Friendly reminder that on the web, you don’t control the execution. There are millions of contexts of device, browser, bandwidth, extensions, and support is a beautiful mess… if you don’t measure, you are blind.
Especially, I see a lot of people migrating from back-end compiled-code culture to component-based JS frameworks and never ever question the total absence of client-side logs collection. On the backend, they had a single (segmented and duplicated, but fully managed) execution environment and yet,instrumented it to the bone. On the frontend… nothing.
I’m not saying it’s simple. Privacy is crucial and you’ll need to think about the mechanics of anonymization and the legal (and ethical) best practices of data minimization. But if you don’t, how do you detect errors and ensure that your product works as intended? You also have to weigh the errors that occur against the business impact they can have. Some errors can happen to all users and have absolutely no impact, so you need some kind of knowledge to dismiss them.
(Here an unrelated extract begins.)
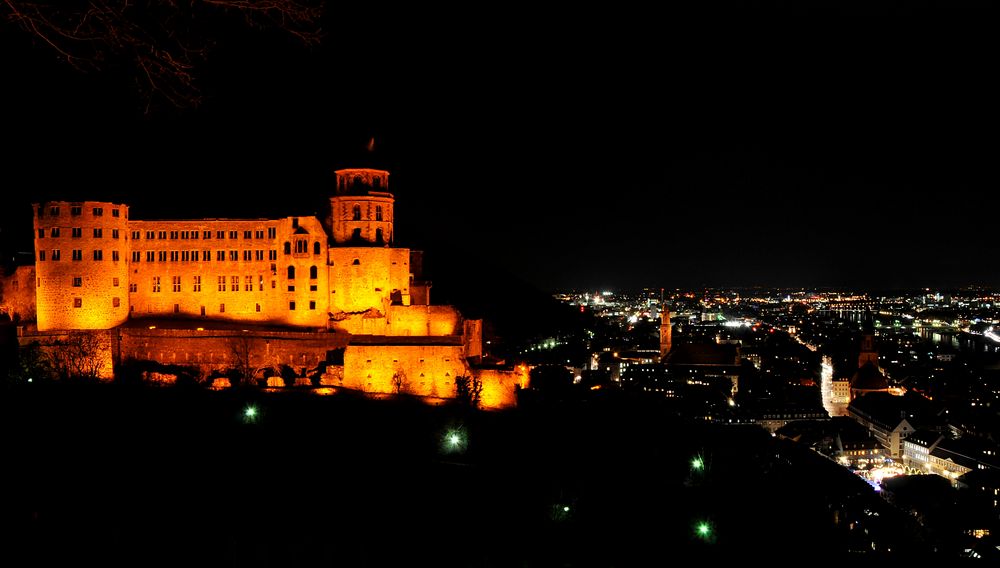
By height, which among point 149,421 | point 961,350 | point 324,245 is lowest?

I’m talking about analytics only, but also JS errors collections and reporting, and also CSP violations (I’m rooting for report-to
to reach a large support pretty soon). And I don’t know Web Assembly enough but I guess we’ll need logs there too!
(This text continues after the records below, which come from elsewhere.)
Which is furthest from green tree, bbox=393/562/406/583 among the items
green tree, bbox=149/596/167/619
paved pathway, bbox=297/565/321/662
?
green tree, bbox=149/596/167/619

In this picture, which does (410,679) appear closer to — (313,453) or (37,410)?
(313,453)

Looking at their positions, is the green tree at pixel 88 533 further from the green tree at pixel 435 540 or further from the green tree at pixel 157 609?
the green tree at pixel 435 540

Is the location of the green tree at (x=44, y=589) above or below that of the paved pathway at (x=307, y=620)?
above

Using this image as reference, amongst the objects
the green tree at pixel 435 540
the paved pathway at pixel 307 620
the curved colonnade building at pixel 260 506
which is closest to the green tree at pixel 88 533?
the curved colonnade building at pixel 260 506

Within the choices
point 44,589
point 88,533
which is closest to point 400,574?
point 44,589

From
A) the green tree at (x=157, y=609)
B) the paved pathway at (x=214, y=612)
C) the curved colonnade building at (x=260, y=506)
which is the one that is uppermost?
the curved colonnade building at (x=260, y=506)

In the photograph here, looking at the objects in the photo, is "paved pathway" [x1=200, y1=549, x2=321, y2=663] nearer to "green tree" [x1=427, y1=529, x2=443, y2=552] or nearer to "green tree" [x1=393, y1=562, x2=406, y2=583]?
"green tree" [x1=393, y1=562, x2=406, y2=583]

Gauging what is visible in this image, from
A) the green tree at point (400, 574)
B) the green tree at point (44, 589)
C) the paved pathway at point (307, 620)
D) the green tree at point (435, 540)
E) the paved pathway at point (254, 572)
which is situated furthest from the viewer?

Obviously, there’s also a question of ecological footprint. Not only do we ship a lot of JS when, most of the time, HTML and CSS can do the job perfectly but when we don’t measure what happen, we artificially increase our page views… because people reload the page whenever they’re frustrated, or go to an alternative/competitor and load more pages… When you lose efficiency, all of society pays for it.
So: less code, more instrumentation, and a real focus on every signal the real users experience can provide, to optimize their usage so that they don’t have to click twice or reload a page for the content or service to be available. Agreed?